The Heavy – The Glorious Dead album review



written by
Angel Melendez

While others sleep and keep regular business hours, Angel J Melendez obsesses over music and argues with himself about what makes a good mixtape versus a great mixtape. Then he naps.

Falling into the same category as their neo soul contemporaries, Fitz and the Tantrums and Raphael Saddiq, The Heavy garnered national attention in 2009 with their cool and cocky ubiquitous single “How You Like Me Now?” With their 2012 effort, The Glorious Dead, hope to recapture the magic and, subsequently, the attention from three years ago.

At times, The Heavy expands on their stylish take of soul by making it both grittier and slicker. Fashioning their sound on a James Brown crafted recipe of swagger, horn heavy backdrops, and sexy electric guitar riffs, they’ve made themselves into something special. They’re the house band of a seedy bar owned by Danny Ocean, purchased with the money from his last heist.

For example, the lead single, “What Makes a Good Man,” is a track from a Curtis Mayfield inspired gospel, action film that never was. It stomps and claps and bleeds blaxploitation much like their last LP.

Then, we have songs like “Can’t Play Dead.” It teeters between the desert, horror rock of Rob Zombie and the dark, kitschy funk of My Life With The Thrill Kill Kult. It’s a strange combination that works. Mostly.

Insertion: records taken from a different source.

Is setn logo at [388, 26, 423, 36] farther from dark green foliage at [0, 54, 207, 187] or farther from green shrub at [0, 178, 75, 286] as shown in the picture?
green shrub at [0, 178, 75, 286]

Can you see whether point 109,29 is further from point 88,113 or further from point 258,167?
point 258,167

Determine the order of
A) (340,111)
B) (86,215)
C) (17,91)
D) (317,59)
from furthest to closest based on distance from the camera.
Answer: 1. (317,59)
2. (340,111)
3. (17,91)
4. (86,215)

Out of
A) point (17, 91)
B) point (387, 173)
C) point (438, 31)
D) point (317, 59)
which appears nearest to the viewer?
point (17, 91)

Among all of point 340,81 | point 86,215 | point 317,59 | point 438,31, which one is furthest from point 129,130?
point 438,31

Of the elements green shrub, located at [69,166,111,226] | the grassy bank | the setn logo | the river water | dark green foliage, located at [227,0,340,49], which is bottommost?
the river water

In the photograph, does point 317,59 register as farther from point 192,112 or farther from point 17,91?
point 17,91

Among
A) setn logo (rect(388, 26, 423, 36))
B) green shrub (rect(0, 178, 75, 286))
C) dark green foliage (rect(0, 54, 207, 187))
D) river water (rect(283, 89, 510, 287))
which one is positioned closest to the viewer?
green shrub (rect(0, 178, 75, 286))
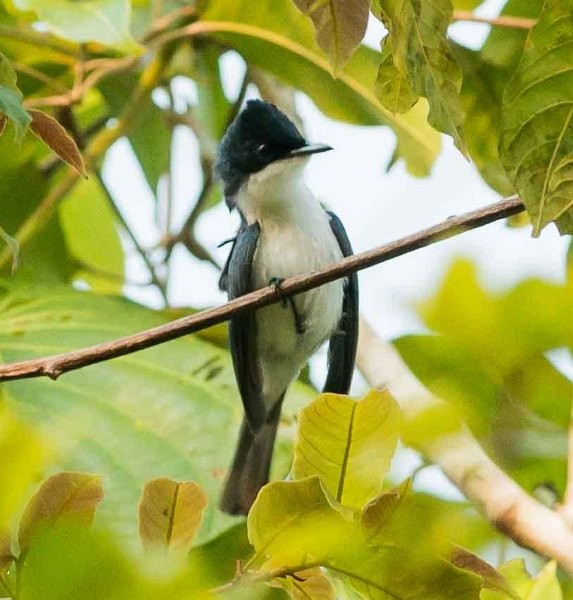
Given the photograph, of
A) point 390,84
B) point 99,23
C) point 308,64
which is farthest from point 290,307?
point 390,84

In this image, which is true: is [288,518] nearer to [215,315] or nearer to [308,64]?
[215,315]

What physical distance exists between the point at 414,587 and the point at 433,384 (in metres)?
1.16

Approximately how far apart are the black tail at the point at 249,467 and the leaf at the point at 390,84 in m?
1.14

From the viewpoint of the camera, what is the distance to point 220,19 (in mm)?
2924

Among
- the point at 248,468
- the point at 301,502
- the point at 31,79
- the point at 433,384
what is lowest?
the point at 248,468

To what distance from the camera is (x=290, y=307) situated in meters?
3.46

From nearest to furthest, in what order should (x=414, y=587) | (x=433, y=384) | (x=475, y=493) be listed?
1. (x=414, y=587)
2. (x=475, y=493)
3. (x=433, y=384)

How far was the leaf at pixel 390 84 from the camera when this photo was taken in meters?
1.42

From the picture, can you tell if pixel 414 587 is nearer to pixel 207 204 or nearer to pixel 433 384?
pixel 433 384

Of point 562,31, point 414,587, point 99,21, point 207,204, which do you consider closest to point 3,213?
point 99,21

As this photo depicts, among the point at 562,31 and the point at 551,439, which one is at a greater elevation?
the point at 562,31

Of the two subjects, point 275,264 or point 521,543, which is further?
point 275,264

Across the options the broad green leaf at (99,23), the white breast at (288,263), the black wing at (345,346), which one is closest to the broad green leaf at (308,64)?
the black wing at (345,346)

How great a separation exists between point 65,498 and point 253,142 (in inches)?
85.7
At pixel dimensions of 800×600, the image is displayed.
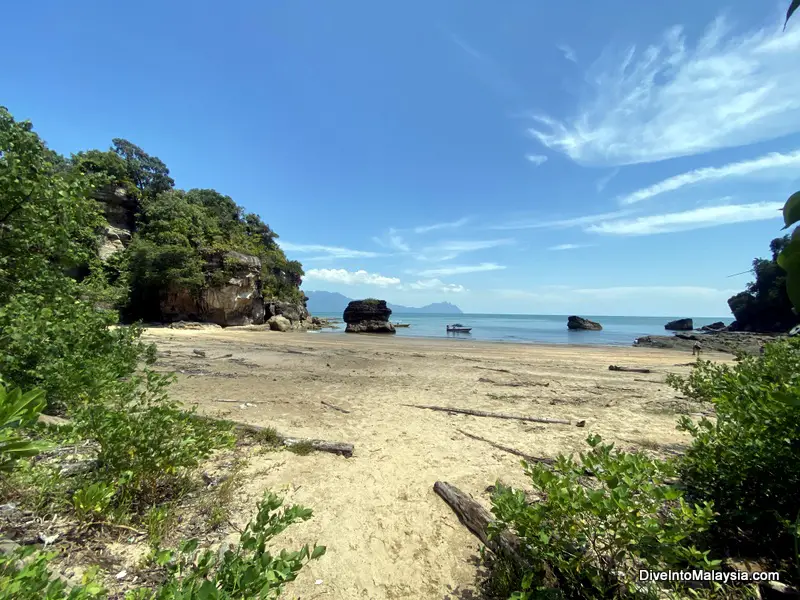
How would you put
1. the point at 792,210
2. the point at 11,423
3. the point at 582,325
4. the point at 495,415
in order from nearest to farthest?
the point at 792,210, the point at 11,423, the point at 495,415, the point at 582,325

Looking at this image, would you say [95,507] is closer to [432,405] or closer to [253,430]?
[253,430]

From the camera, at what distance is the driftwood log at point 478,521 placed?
290 centimetres

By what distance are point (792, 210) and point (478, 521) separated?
359 centimetres

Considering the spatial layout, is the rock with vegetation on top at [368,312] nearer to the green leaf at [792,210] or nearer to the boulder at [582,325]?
the boulder at [582,325]

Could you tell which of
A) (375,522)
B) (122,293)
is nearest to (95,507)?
(375,522)

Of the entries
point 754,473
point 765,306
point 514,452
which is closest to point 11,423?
point 754,473

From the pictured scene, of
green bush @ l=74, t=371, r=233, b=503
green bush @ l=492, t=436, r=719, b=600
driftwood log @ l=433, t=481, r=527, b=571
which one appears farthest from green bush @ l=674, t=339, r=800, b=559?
green bush @ l=74, t=371, r=233, b=503

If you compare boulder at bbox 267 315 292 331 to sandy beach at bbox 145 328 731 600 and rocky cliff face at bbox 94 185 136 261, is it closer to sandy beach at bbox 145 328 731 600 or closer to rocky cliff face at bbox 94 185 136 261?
rocky cliff face at bbox 94 185 136 261

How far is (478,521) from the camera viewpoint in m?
3.54

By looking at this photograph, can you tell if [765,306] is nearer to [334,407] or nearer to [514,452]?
[514,452]

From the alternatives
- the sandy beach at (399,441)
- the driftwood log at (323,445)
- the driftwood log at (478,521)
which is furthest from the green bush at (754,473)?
the driftwood log at (323,445)

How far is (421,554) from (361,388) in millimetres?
7101

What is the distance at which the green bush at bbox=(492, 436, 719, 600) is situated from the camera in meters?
2.08

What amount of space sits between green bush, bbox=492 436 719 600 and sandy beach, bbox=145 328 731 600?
2.65 feet
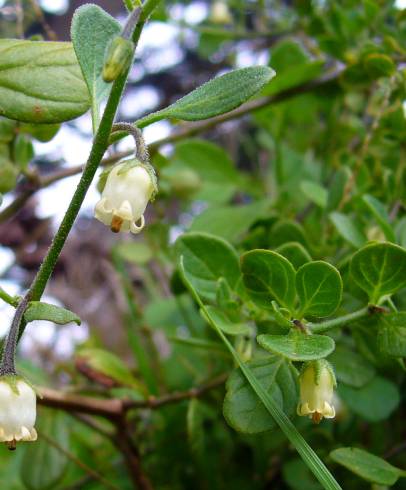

The problem is that The Heavy occasionally descends into a silly, cartoonish parody of their music. “Big Bad Wolf” is a prime example. With lyrics like, “I’m gonna huff and puff and blow your house down” sung maniacally and followed up with goofy howling wolf impressions, this could very well have been culled from an early seventies Scooby Doo episode. Just imagine: Scooby and the gang are being chased around, Benny Hill style, by the Wolfman, who is later revealed to be Old Man Wickles – all while The Heavy play in the background.

Perhaps it was all the accolades that The Heavy received for The House That Dirt Built that aroused the bands experimental side because The Glorious Dead is a decidedly uneven album. It dips its toes repeatedly into the sizzling waters of a hot tub then into a freezing pool and back in the heat again, never fully settling or getting comfortable in its own skin.